*** Opening of Text excerpt ***
••• The International Writers Magazine: Review
The Brain’s Way of Healing by Norman Doidge
Format Paperback | 448 pages
Publication date 28 Jan 2016
Publisher Penguin Books Ltd
Stevellie Wheeler review
Halfway through the writing of this book, Norman Doidge’s publisher, James A. Silberman, had a significant stroke that affected both his left arm and leg. He was told by his neurologist not to hope for much recovery. Using all of the brain plasticity techniques described in this book, he recovered fully and finished editing . He, his wife and Dr Doidge, while regretting the experience he had to go through, agree that he came out of it better than ever.
Norman Doidge, the author of The Brain That Changes Itself, has written another book cataloguing some of the truly miraculous results of treatments using the brain’s inherent healing power and different kinds of energy. In his first book he took the time and effort to demonstrate the validity of brain plasticity and in this book he recounts some of the experiences he encountered on his round-the-world travels to see for himself the results of treatments by the second generation of practitioners which he calls, “neuroplasticians”.
The book has eight chapters and is easily readable, something which can’t be said about all books which explain medical and scientific concepts to lay audiences. It contains 3 appendices, a section of acknowledgements, interesting notes and references to each chapter and an index.
In Chapter One, Michael Moskowitz, MD, a psychiatrist turned pain specialist, demonstrates, after trying it on himself, that chronic pain can be overcome by visualization and brain plasticity exercises with or without surgery and medication.
In Chapter Two, Dr Doidge describes his encounter with John Pepper, a man in South Africa who was ignored and even mocked by “experts” in the field of neurodegenerative disorders, who had, by walking for many years, actually overcome his Parkinson’s symptoms and finished with his medication. Here Doidge states, “If there’s a panacea in medicine, it’s walking.”
*** Close of Text excerpt ***
*** Opening of Extracted information ***
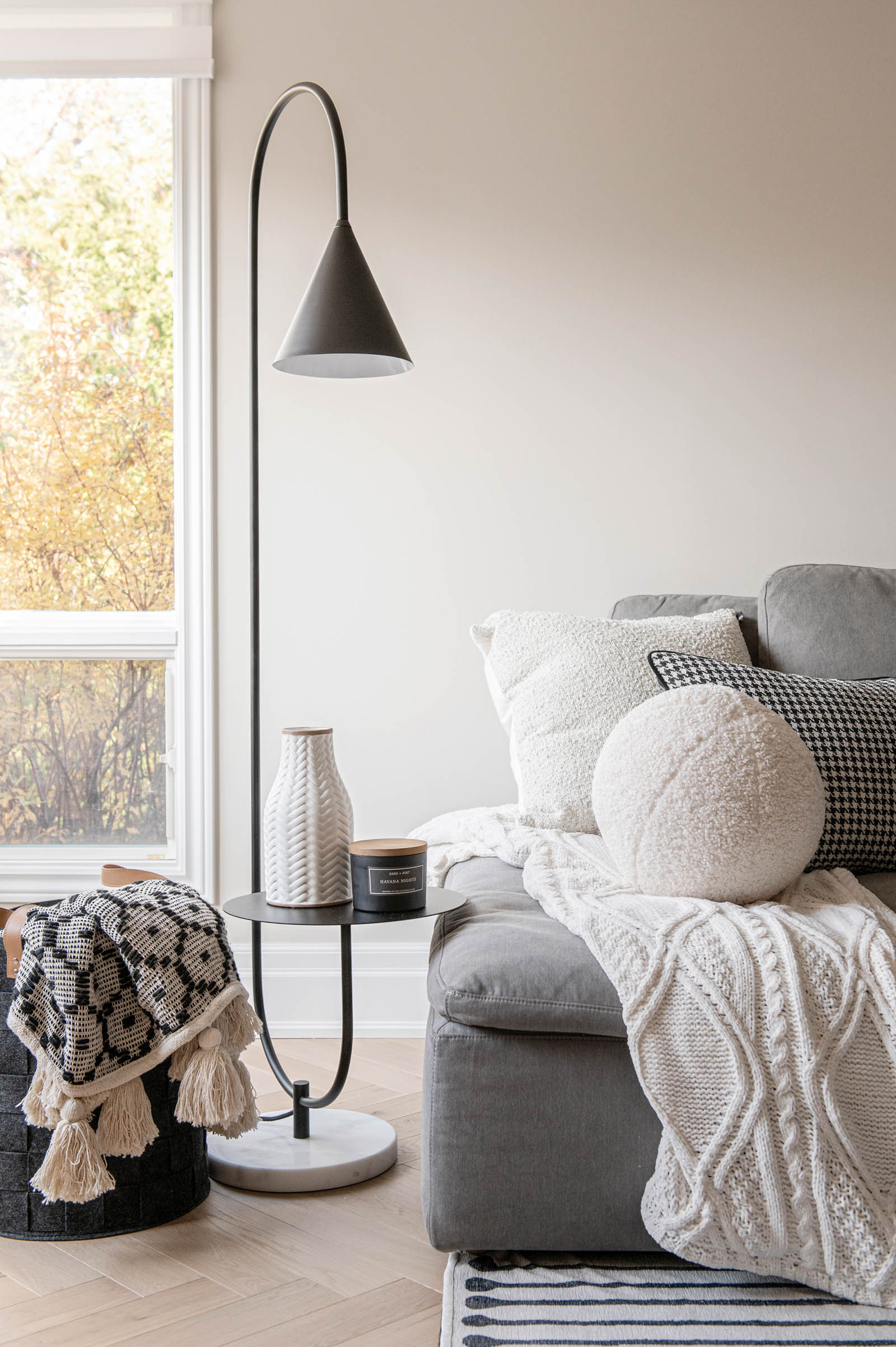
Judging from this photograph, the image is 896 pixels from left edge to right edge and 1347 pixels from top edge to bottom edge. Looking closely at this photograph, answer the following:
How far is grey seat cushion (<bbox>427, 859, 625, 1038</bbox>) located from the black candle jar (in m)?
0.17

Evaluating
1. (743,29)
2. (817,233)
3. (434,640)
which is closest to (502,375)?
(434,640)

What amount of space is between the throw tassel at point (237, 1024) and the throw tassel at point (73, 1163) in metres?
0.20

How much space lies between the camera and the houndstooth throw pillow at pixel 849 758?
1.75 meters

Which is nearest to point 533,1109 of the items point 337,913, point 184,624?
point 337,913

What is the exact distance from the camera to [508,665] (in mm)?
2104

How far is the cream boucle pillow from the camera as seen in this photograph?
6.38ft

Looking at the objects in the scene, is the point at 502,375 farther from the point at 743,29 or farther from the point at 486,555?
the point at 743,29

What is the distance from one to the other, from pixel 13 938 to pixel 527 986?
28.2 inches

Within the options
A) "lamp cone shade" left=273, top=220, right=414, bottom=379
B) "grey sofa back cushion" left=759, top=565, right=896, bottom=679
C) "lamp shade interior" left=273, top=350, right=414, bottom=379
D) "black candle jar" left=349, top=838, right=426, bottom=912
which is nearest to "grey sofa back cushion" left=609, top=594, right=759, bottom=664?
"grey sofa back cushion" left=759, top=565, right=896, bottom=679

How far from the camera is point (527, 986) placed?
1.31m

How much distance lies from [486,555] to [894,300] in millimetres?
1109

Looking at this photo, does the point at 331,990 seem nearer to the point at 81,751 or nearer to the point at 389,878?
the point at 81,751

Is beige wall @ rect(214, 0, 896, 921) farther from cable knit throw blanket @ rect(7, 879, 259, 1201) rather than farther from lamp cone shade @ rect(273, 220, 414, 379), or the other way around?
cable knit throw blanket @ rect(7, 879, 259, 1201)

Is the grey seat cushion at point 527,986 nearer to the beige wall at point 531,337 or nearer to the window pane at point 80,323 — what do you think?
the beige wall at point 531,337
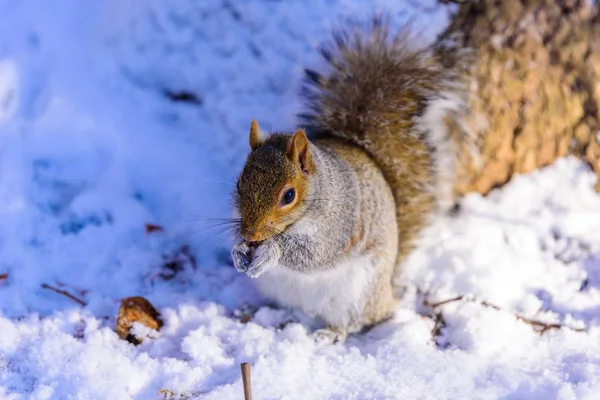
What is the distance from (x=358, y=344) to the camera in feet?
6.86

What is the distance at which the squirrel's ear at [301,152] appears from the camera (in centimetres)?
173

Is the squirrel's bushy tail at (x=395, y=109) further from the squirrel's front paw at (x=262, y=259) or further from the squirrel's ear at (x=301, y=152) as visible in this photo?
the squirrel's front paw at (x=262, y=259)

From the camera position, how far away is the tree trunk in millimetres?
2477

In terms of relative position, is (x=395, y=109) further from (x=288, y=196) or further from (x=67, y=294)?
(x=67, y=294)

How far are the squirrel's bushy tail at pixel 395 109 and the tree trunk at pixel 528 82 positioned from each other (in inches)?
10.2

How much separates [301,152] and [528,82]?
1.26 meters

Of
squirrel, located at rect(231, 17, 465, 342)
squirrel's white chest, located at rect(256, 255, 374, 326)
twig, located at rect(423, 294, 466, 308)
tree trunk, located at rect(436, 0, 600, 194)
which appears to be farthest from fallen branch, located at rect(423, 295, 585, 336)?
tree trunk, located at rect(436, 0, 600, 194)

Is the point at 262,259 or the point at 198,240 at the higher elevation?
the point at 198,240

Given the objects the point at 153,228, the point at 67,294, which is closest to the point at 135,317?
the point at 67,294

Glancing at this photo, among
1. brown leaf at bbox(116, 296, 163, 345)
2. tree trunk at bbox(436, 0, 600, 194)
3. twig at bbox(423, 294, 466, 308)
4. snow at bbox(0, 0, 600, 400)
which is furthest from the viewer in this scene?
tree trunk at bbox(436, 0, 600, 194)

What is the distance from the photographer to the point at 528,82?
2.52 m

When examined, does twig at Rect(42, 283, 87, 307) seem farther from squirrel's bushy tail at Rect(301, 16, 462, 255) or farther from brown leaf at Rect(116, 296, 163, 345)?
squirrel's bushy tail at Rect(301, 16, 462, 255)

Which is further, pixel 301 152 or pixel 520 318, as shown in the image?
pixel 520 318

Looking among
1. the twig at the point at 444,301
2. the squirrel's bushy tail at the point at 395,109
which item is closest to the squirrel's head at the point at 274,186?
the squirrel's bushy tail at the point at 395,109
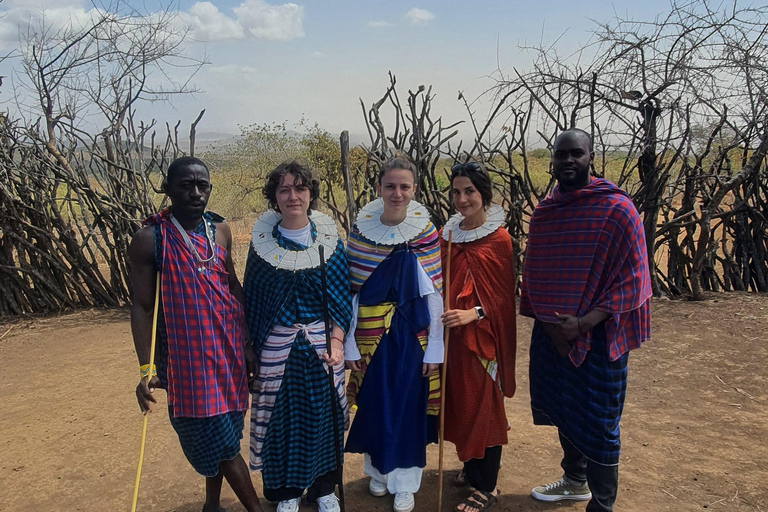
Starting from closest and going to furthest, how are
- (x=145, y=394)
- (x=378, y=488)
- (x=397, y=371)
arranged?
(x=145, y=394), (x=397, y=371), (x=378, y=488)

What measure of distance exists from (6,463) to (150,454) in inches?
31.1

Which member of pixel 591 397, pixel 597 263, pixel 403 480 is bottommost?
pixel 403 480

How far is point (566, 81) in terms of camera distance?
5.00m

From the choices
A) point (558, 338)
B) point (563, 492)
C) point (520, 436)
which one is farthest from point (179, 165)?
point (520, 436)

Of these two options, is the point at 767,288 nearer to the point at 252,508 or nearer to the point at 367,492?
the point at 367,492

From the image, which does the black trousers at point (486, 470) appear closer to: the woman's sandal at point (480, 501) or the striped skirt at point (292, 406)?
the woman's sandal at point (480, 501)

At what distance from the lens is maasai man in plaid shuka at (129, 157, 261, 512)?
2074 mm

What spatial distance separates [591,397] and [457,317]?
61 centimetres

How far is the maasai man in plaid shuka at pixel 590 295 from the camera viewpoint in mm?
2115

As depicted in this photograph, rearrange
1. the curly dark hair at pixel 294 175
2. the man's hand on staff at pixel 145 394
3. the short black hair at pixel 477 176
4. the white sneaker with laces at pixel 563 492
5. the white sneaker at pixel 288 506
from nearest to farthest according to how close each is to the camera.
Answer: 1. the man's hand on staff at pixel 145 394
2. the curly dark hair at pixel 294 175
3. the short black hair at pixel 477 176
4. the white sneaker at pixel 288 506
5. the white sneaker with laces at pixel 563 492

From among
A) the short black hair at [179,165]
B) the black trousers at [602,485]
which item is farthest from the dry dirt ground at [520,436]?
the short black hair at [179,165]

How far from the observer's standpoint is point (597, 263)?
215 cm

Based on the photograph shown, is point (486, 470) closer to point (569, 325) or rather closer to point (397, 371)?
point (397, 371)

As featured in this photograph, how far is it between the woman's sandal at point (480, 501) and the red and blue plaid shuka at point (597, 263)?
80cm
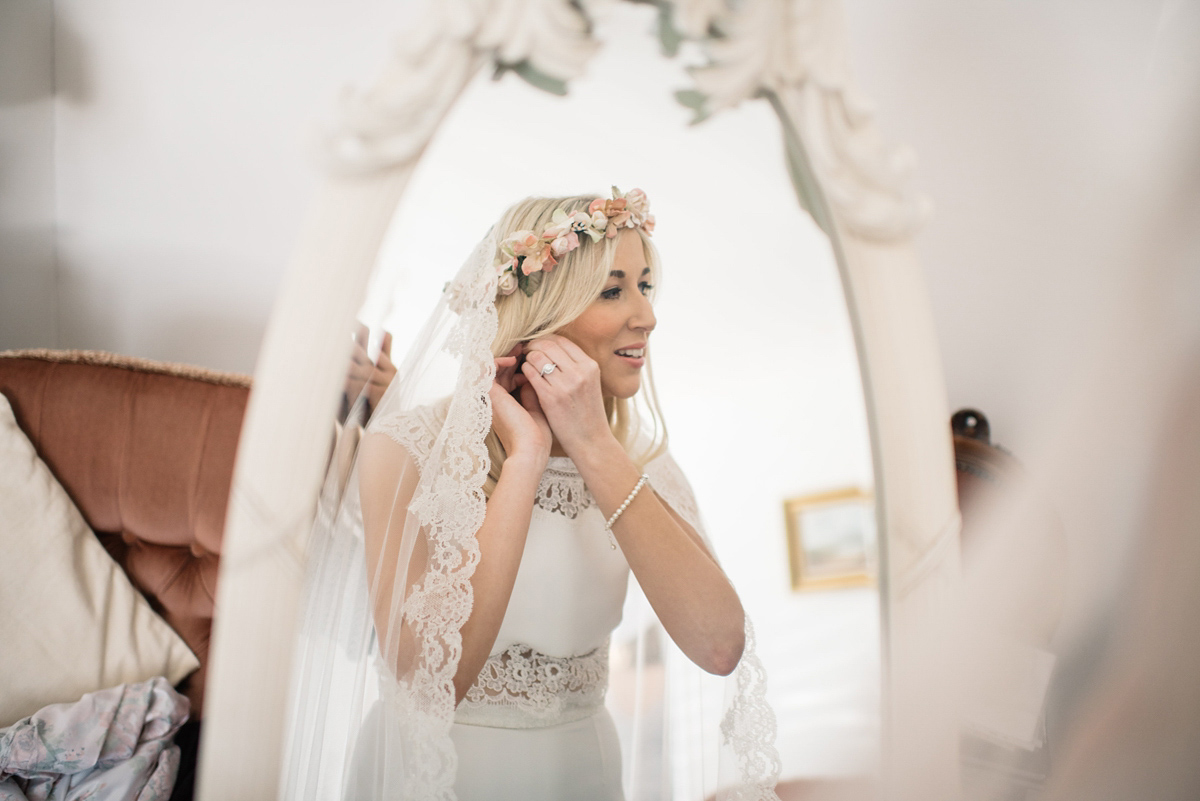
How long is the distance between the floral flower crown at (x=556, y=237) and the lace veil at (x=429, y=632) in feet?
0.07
*** Close of Extracted information ***
▶ **Task A**
Answer these questions about the book review above:
(i) Who was Norman Doidge's publisher who had a stroke halfway through the writing of this book?
(ii) How many chapters does the book have?
(iii) In what country does John Pepper, described in Chapter Two, live?
▶ **Task B**
In the book review above, what is the passage between "The book has" and "surgery and medication.", inclusive? Write it out word for word.
▶ **Task C**
Can you continue the review of The Brain's Way of Healing from its last sentence?

▶ **Response box A**
(i) James A. Silberman
(ii) Eight
(iii) South Africa

▶ **Response box B**
The book has eight chapters and is easily readable, something which can’t be said about all books which explain medical and scientific concepts to lay audiences. It contains 3 appendices, a section of acknowledgements, interesting notes and references to each chapter and an index.
In Chapter One, Michael Moskowitz, MD, a psychiatrist turned pain specialist, demonstrates, after trying it on himself, that chronic pain can be overcome by visualization and brain plasticity exercises with or without surgery and medication.

▶ **Response box C**
Chapter Three describes Doidge’s own concept of neuroplastic healing: Neurostimulation, Neuromodulation, Neurorelaxation and Neurodifferentiation and Learning as well as the Constraint Induced Therapy originated by Edward Taub.
Chapter Four describes the brain’s use of light to heal, including the description of a man’s recovery of sight and hearing through the use of treatment with lasers. He describes many instances of healing using low intensity lasers and light in this chapter.
Chapter Five is an account of the extraordinary life of Moshe Feldenkrais who escaped the Nazis in Paris after starting the first judo club in France, worked on sonar in WW2 and ended up in Israel where he helped heal many with seemingly hopeless brain injuries and diseases including a girl born with a part of her brain missing who went on to gain two graduate degrees.
Chapter Six is a detailed account of the seemingly hopeless case of David Webber who went completely blind at the age of forty-three, lost his job and marriage and eventually regained his sight through treatments using a combination of Eastern meditation, Feldenkrais’s method and William Bates’s neuroplastic exercises.
Chapter Seven contains a description of the PONS device which is an invention which a person fits onto their tongue in order to send mild electrical current to different areas of the brain. On Dr. Doidge’s website (normandoidge.com) it is stated that the device itself is presently being used by the US military to treat traumatic brain injuries. Positive results were achieved using this device in treating Parkinson’s Disease, stroke, Multiple Sclerosis, traumatic brain injury, Alzheimer’s Disease and many other brain problems.
The final chapter, Chapter 8, is a description of the various uses of music and sound in treatments. It is a fascinating catalogue of positive results as are all of the treatments described in the book.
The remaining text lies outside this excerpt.